Oxford, thus saved from the ruin of a siege, capitulated to Fairfax June 24, 1646, on the express condition that the University should be free from ‘sequestrations, fines, taxes and all other molestations whatsoever.’ But the Parliament was not famous for keeping its engagements, and at once proceeded to break through those made with Oxford and reduce it to the same condition as Cambridge, which they had devastated in 1642. A passage from ‘Querela Cantabrigiensis,’ which is supposed to be written by Dr. Barwick, gives some idea of what this condition was:

‘And therefore,’ he says, ‘if posterity shall ask “Who thrust out one of the eyes of this kingdom, who made Eloquence dumb, Philosophy sottish, widowed the Arts, and drove the Muses from their ancient habitation? Who plucked the reverend and orthodox professors out of their chairs, and silenced them in prison or their graves? Who turned Religion into Rebellion, and changed the apostolical chair into a desk for blasphemy, and tore the garland from the head of Learning to place it on the dull brows of disloyal ignorance?” If they shall ask “Who made those ancient and beautiful chapels, the sweet remembrances and monuments of our fore-fathers’ charity and the kind fomenters of their children’s devotion, to become ruinous heaps of dust and stones?”... ’Tis quickly answered—“Those they were, who endeavouring to share three Crowns and put them in their own pockets, have transformed this free kingdom into a large gaol, to keep the liberty of the subject: they who maintain 100,000 robbers and murderers by sea and land, to protect our lives and the propriety of our goods ... they who have possessed themselves of his majesty’s towns, navy, and magazines, to make him a glorious king; who have multiplied oaths, protestations, vows, leagues and covenants, for ease of tender consciences; filling all pulpits with jugglers for the Cause, canting sedition, atheism, and rebellion, to root out popery and Babylon and settle the kingdom of Christ:... The very same have stopped the mouth of all learning (following herein the example of their elder brother the Turk), lest any should be wiser than themselves, or posterity know what a world of wickedness they have committed.”’[47]

PHILOSOPHICAL MEETINGS.

Wadham College probably suffered less than many, as its head, Dr.
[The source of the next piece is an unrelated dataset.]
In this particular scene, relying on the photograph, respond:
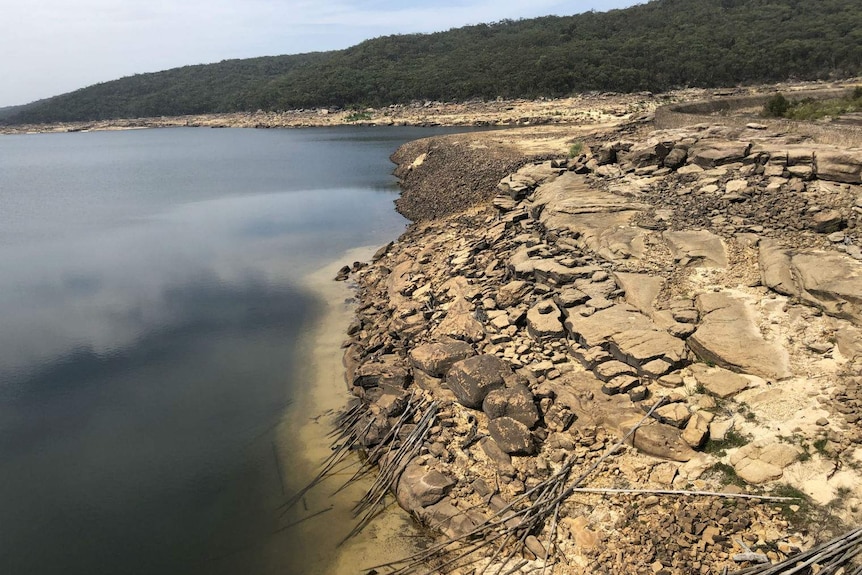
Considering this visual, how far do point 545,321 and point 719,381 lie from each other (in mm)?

Wilkins, who had married Cromwell’s sister, was very submissive to the then Government. As matters settled down somewhat at Oxford towards 1648, Dr. Wilkins, Dr. Jonathan Goddard, Dr. Wallis, Mr. Theodore Hank, who came from the desolated Palatinate, and Mr. S. Foster, the Gresham Professor of Astronomy, met together weekly, ‘to discourse and consider,’ writes Dr. Wallis, ‘(precluding theology and state affairs), of philosophical enquiries, and such as related thereunto: as physick, anatomy, geometry, astronomy, navigation, staticks, magneticks, chymicks, mechanicks, and natural experiments with the state of those studies as then calculated at home and abroad.’